RGR: No. I have hired help. It is clear I would not be able to do it all on my own. As an ambassador one has to take part in a lot of social functions after office hours, hence I keep clear my week-ends of any activities which might take me away from my family.

JN: Is it hard for you to find places to entertain your family in?
RGR: I do not go out, as rule, in my free time. Maybe this is also due to the fact that I go out a lot as part of my job as an ambassador. The only time I keep for myself is the one I go to swim, several times a week. But I like my active life and I would not change it for another.

JN: How did your husband deal with your status as an ambassador to Romania?
RGR: He is totally supportive of my career path. We agreed for him to spend the week working in Israel, and to join us for the week-ends here. It is not an easy solution, but this allows us both to preserve our careers. More and more families in Israel adopt this strategy.

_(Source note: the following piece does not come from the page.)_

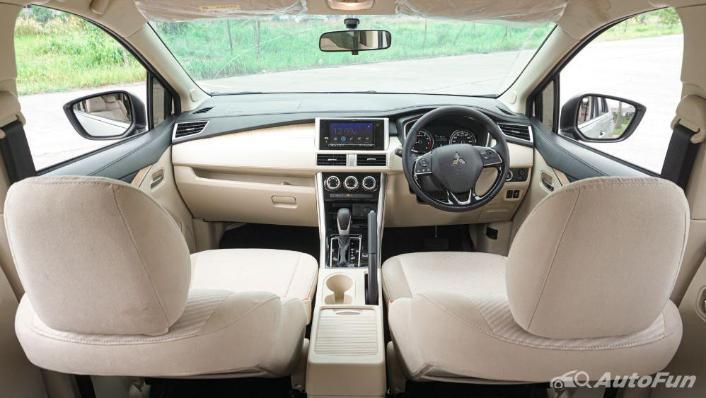 Mitsubishi Xpander Ultimate A/T Interior 004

JN: Do you have a recipe for success in that regard?
RGR: I have no idea if this is something other couples could adopt as a strategy but it works well for me and my husband. It seems modern life presents us with options one could not consider before as viable solutions.

JN: A few years ago many diplomats regarded a position in Bucharest as a sort of punishment. Did you ever feel you had been punished when sent here to represent Israel?
RGR: Never. On the contrary: I wanted to get here for two obvious reasons - I was born here and Romania is a country in transition. Forty years had passed since I left Romania. I feel a lot of sympathy towards this country which I regard it almost as my own, and I try to convey that feeling to all my guests coming from Israel.

JN: They will say you are not in a position to pass an objective judgment on the subject.
RGR: I hope they would not. My training and my life experience are different than those of Romanians. I know the language, which made it easier for me to understand things when I arrived here, but my mind set is one of an Israeli and one of a diplomat.

JN: What is it though that you had in Israel and miss having here?
RGR: Many things. One of it is the weather, which is not always sunny here, as it is back home. Then, there are a lot of aromas and seasonings that I do not have here to add to the food. But things are evolving since more and more Israeli are coming here, some opening restaurants serving Israeli dishes, and some importing foods from Israel.

I would like to take the opportunity of this interview to point out that Israeli business people cooperated with the embassy and donated medical supplies to the County Hospital in Bacau, and many of them helped the victims of the floods on their own.